» Source document:

The TABC may not simply designate materials "obscene," and then proceed from that untested premise. The law demands a judicial determination that this designation is accurate — its does not allow the executive branch to simply affix this label, and once attached, ignore the requirement for any further proof or process. Cf. Penthouse Int'l, Ltd. v. McAuliffe, 610 F.2d 1353, 1359 (5th Cir. 1980) (there must some judicial determination of obscenity before a seizure may occur). While what is obscene and what is not may have been self-evident to Justice Potter Stewart, a similar omniscience is not imputed to prosecutors and administrative agents. Cf. Jacobellis v. Ohio, 378 U.S. 184, 197 (1964) (Stewart, J., concurring).
The TABC attempts to deflect the Fourth Amendment issue. The TABC argues there is no Fourth Amendment issue because there is no reasonable expectation of privacy at TABC licensed premises. This is undoubtedly true, but irrelevant. The Fourth Amendment issue here is unreasonable seizures, not unreasonable searches.
The TABC admits that no procedure beyond the subjective determination of individual TABC officers was used in seizing otherwise presumptively protected materials. Cf. Universal Amusement Co. v. Vance, 587 F.2d 159, 172 (5th Cir. 1978) (en banc), aff'd, 445 U.S. 308 (1980) (concluding Texas statute was constitutionally infirm because of its inadequate process for ascertaining whether materials were obscene). It attempts to bypass the issue by arguing that obscene materials are not protected and therefore may be confiscated. But this assumes the very premise (obscenity) that is required to be proven. Cf. A Quantity of Copies of Books v. Kansas, 378 U.S. 205, 211, 84 S.Ct. 1723, 12 L.Ed.2d 809 (1964) ("It is no answer to say that obscene books are contraband. . . ."). The law neither allows this presumption, nor does it allow seizures solely on the judgment of TABC agents that the magazines or movies were obscene. See Roaden v. Kentucky, 413 U.S. 496, 506 (1973) (citations omitted) ("The seizure proceeded solely on a police officer's conclusions that the film was obscene; there was no warrant. Nothing prior to seizure afforded a magistrate an opportunity to `focus searchingly on the question of obscenity'"). There is no question that the TABC actions failed to comport with the procedural safeguards mandated by a clear line of Supreme Court precedent.

[Excerpts of spatial question records]
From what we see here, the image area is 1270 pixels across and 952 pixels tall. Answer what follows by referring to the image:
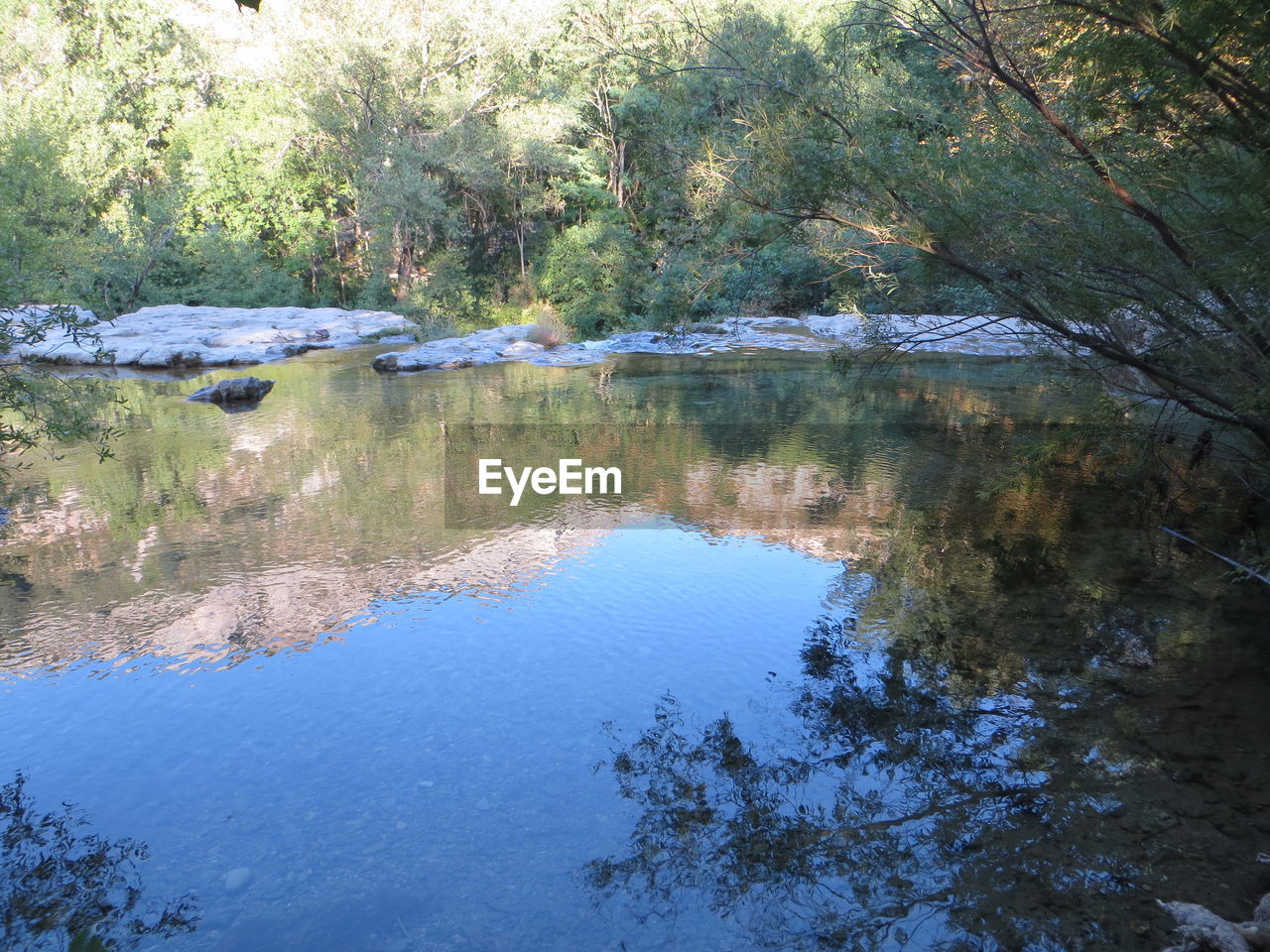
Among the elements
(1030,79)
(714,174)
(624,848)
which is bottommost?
(624,848)

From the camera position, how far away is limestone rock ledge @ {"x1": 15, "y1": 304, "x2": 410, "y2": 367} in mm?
19641

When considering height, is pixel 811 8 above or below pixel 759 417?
above

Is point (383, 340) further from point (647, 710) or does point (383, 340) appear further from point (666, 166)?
point (647, 710)

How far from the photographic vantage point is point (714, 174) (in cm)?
707

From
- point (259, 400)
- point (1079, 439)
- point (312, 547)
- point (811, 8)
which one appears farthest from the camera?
point (811, 8)

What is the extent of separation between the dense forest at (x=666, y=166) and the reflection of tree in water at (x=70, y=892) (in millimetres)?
3322

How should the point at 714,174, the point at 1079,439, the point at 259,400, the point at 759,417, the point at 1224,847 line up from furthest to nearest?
the point at 259,400 < the point at 759,417 < the point at 1079,439 < the point at 714,174 < the point at 1224,847

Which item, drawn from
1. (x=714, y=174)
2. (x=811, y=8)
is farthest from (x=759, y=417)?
(x=811, y=8)

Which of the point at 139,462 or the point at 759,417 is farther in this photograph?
the point at 759,417

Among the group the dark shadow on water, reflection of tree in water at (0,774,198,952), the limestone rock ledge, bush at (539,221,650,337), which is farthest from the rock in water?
the dark shadow on water

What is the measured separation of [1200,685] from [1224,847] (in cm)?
164

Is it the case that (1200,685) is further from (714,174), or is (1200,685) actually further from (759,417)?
(759,417)

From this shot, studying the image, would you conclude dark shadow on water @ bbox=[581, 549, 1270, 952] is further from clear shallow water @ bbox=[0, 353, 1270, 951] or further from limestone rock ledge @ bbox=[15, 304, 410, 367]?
limestone rock ledge @ bbox=[15, 304, 410, 367]

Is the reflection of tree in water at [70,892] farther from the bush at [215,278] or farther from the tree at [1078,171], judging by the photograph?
the bush at [215,278]
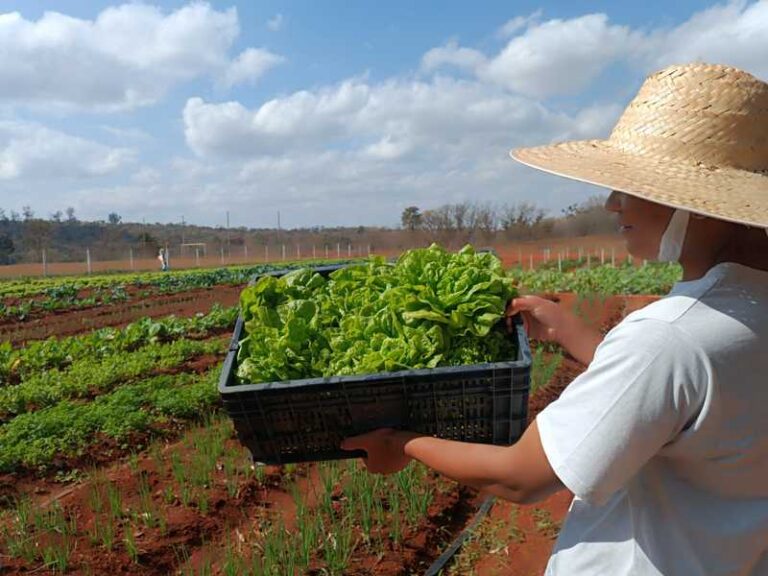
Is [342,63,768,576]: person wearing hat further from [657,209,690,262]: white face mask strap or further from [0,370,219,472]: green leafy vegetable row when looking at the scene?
[0,370,219,472]: green leafy vegetable row

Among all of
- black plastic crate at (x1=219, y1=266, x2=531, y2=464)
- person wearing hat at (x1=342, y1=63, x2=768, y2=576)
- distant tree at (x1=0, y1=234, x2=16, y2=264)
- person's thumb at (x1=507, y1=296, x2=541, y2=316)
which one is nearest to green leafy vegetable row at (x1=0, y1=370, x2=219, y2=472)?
black plastic crate at (x1=219, y1=266, x2=531, y2=464)

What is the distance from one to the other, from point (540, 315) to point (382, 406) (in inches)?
27.0

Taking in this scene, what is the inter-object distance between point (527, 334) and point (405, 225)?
37779 millimetres

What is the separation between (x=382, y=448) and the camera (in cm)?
199

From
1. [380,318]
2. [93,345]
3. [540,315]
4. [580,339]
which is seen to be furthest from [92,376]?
[580,339]

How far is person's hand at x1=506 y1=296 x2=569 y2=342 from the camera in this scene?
2.19 meters

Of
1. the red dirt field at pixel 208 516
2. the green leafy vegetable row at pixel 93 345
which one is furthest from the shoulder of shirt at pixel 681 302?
the green leafy vegetable row at pixel 93 345

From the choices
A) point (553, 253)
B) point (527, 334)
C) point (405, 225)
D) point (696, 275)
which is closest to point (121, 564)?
point (527, 334)

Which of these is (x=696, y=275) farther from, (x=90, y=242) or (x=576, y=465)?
(x=90, y=242)

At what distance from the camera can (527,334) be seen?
2393 millimetres

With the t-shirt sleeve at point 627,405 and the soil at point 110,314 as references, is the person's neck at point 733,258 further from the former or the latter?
the soil at point 110,314

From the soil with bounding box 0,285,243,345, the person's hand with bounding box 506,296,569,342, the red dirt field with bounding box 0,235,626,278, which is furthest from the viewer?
the red dirt field with bounding box 0,235,626,278

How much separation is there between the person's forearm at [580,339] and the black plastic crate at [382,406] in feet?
0.47

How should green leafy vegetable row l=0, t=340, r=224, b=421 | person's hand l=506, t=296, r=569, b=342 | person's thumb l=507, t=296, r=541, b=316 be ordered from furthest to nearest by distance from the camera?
green leafy vegetable row l=0, t=340, r=224, b=421 < person's thumb l=507, t=296, r=541, b=316 < person's hand l=506, t=296, r=569, b=342
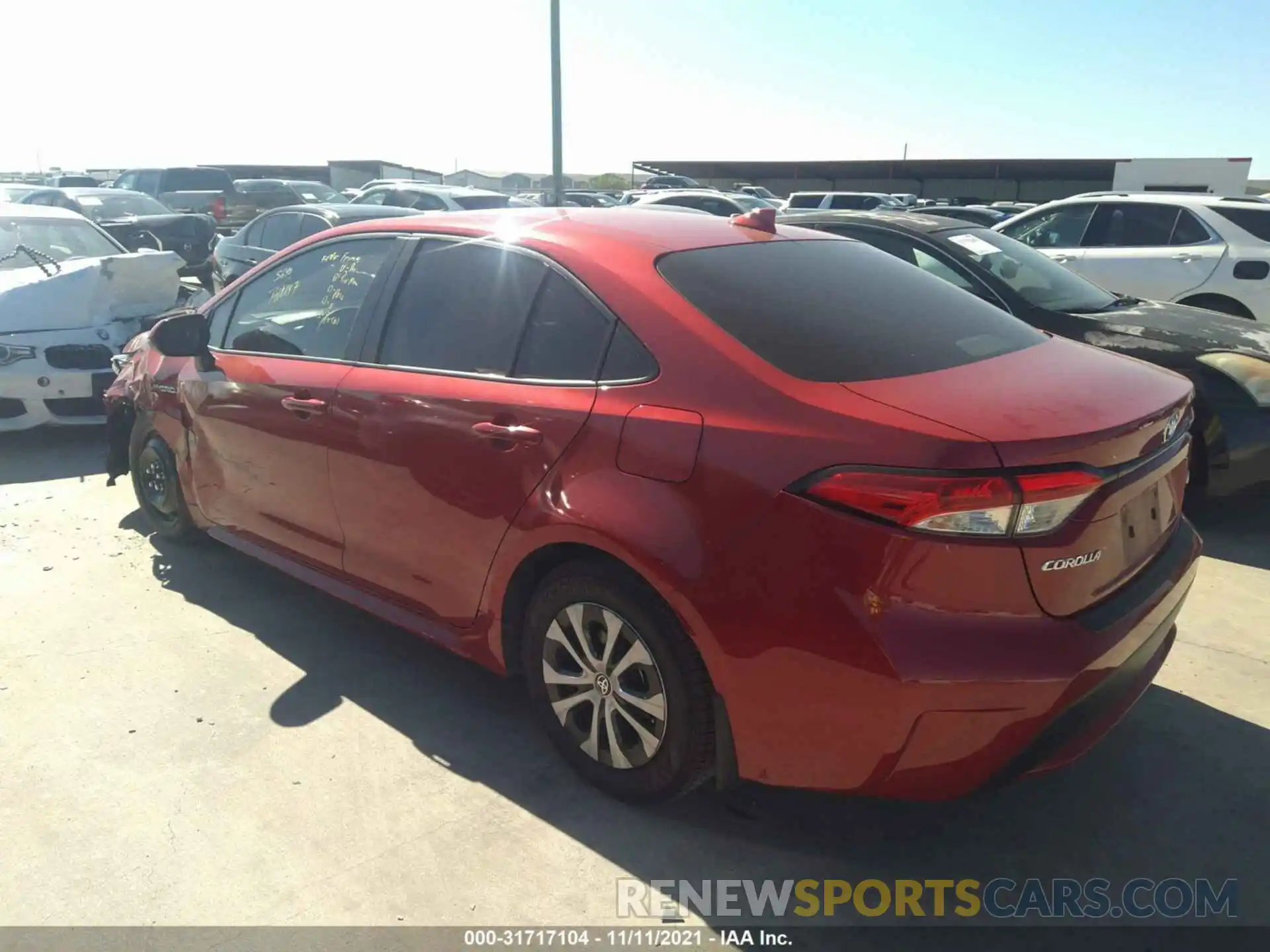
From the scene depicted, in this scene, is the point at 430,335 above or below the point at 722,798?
above

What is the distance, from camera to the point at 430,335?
3.26 m

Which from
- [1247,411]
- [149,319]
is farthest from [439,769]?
[149,319]

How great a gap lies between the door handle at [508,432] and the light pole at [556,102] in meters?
12.3

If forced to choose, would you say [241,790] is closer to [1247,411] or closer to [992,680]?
[992,680]

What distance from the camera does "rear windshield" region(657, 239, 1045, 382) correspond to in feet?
8.41

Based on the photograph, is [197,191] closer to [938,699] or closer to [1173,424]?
[1173,424]

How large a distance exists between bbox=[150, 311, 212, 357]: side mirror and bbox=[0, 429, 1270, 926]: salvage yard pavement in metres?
1.18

» Requirement 1:
Condense the paragraph of the TABC passage that begins "The TABC attempts to deflect" into a shorter version that keeps its main facts.
» Requirement 2:
Reproduce the TABC passage from "The TABC attempts" to "not unreasonable searches.", changing "reasonable expectation of privacy" to "legitimate expectation of privacy".
The records above are material separate from the TABC passage.

» Correct output 1:
The TABC contends that no Fourth Amendment issue arises because there is no reasonable expectation of privacy at TABC licensed premises. That is true but irrelevant, since the issue is unreasonable seizures, not unreasonable searches.

» Correct output 2:
The TABC attempts to deflect the Fourth Amendment issue. The TABC argues there is no Fourth Amendment issue because there is no legitimate expectation of privacy at TABC licensed premises. This is undoubtedly true, but irrelevant. The Fourth Amendment issue here is unreasonable seizures, not unreasonable searches.